İstenen görev:
Aşağıdaki materyalin tamamını, her satırı olduğu gibi koruyarak tekrar yazın.

Veri listesi:
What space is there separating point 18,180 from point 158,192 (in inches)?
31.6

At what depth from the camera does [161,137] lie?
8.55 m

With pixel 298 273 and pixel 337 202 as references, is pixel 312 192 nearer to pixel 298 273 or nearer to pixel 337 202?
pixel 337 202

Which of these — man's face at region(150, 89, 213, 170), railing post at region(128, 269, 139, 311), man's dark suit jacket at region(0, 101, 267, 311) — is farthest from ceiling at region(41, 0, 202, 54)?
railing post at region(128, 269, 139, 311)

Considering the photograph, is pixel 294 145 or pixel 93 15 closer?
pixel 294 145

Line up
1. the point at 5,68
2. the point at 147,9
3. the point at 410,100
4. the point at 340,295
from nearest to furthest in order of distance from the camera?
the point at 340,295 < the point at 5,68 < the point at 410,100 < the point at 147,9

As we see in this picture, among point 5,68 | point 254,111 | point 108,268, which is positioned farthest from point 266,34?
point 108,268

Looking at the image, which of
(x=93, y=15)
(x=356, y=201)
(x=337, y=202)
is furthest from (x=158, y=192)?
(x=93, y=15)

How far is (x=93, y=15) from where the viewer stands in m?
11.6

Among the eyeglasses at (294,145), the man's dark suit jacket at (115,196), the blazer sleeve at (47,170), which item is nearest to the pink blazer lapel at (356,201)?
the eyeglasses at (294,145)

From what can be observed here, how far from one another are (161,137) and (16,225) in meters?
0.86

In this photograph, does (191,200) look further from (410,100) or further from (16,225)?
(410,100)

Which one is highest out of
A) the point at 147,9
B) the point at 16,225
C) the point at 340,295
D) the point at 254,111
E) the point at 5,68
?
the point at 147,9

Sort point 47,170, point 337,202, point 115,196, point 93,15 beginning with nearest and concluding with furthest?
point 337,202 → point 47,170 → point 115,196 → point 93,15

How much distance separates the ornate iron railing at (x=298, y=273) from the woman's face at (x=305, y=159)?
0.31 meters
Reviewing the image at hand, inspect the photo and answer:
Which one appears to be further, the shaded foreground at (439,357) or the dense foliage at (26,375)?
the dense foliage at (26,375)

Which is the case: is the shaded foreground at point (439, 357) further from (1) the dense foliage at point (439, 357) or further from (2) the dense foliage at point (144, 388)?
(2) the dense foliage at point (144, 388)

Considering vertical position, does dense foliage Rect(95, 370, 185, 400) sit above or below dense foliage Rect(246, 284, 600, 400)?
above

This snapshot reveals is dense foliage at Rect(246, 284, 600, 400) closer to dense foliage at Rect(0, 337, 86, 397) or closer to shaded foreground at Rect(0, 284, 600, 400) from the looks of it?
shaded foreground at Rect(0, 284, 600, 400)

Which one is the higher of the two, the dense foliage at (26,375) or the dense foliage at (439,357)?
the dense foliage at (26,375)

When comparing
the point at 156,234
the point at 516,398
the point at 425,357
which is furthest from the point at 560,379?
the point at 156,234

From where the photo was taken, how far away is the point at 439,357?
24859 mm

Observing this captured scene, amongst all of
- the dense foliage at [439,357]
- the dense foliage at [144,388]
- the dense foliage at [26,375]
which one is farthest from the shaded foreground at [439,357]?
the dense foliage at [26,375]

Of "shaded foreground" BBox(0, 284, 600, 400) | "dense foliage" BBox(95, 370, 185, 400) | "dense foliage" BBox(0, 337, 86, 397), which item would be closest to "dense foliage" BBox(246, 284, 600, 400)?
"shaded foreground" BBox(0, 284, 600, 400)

Çıktı:
What space is there separating point 18,180 from point 158,192 (in inches)?
31.6

At what depth from the camera does [161,137] lie?
8.55 m

With pixel 298 273 and pixel 337 202 as references, is pixel 312 192 nearer to pixel 298 273 or nearer to pixel 337 202?
pixel 337 202

Which of these — man's face at region(150, 89, 213, 170), railing post at region(128, 269, 139, 311), man's dark suit jacket at region(0, 101, 267, 311) — is farthest from ceiling at region(41, 0, 202, 54)?
railing post at region(128, 269, 139, 311)

Considering the photograph, is pixel 294 145 or pixel 93 15 closer?
pixel 294 145

Line up
1. the point at 5,68
2. the point at 147,9
3. the point at 410,100
4. the point at 340,295
from nearest to furthest in order of distance from the camera?
the point at 340,295 < the point at 5,68 < the point at 410,100 < the point at 147,9

As we see in this picture, among point 5,68 | point 254,111 | point 108,268, which is positioned farthest from point 266,34?
point 108,268

Looking at the image, which of
(x=93, y=15)
(x=356, y=201)
(x=337, y=202)
is furthest from (x=158, y=192)?
(x=93, y=15)

How far is (x=93, y=15) from where the viewer stands in m?
11.6

Among the eyeglasses at (294,145), the man's dark suit jacket at (115,196), the blazer sleeve at (47,170), which item is nearest to the pink blazer lapel at (356,201)?
the eyeglasses at (294,145)

From what can be observed here, how far from one another are (161,137) and (16,225) in meters?
0.86

In this photograph, does (191,200) look further from (410,100) or further from (16,225)?
(410,100)

Which one is highest out of
A) the point at 147,9
B) the point at 16,225
C) the point at 340,295
D) the point at 254,111
E) the point at 5,68
?
the point at 147,9

Sort point 47,170, point 337,202, point 115,196, point 93,15 beginning with nearest and concluding with furthest?
point 337,202 → point 47,170 → point 115,196 → point 93,15

How much distance separates the ornate iron railing at (x=298, y=273) from the woman's face at (x=305, y=159)?
0.31 meters
Reviewing the image at hand, inspect the photo and answer:
Which one appears to be further, the shaded foreground at (439,357) or the dense foliage at (26,375)?
the dense foliage at (26,375)

Which is the case: is the shaded foreground at point (439, 357) further from (1) the dense foliage at point (439, 357) or further from (2) the dense foliage at point (144, 388)?
(2) the dense foliage at point (144, 388)

Considering vertical position, does dense foliage Rect(95, 370, 185, 400) sit above or below dense foliage Rect(246, 284, 600, 400)?
above

This snapshot reveals is dense foliage at Rect(246, 284, 600, 400) closer to dense foliage at Rect(0, 337, 86, 397) or closer to shaded foreground at Rect(0, 284, 600, 400) from the looks of it?
shaded foreground at Rect(0, 284, 600, 400)

Which one is the higher of the two, the dense foliage at (26,375) or the dense foliage at (439,357)?
the dense foliage at (26,375)

When comparing
the point at 156,234
the point at 516,398
the point at 425,357
which is furthest from the point at 560,379?
the point at 156,234

From where the photo was taken, how far away is the point at 439,357?
24859 mm

Observing this captured scene, amongst all of
- the dense foliage at [439,357]
- the dense foliage at [144,388]
- the dense foliage at [26,375]
which one is farthest from the shaded foreground at [439,357]?
the dense foliage at [26,375]

Of "shaded foreground" BBox(0, 284, 600, 400) | "dense foliage" BBox(95, 370, 185, 400) | "dense foliage" BBox(0, 337, 86, 397), which item would be closest to "dense foliage" BBox(246, 284, 600, 400)?
"shaded foreground" BBox(0, 284, 600, 400)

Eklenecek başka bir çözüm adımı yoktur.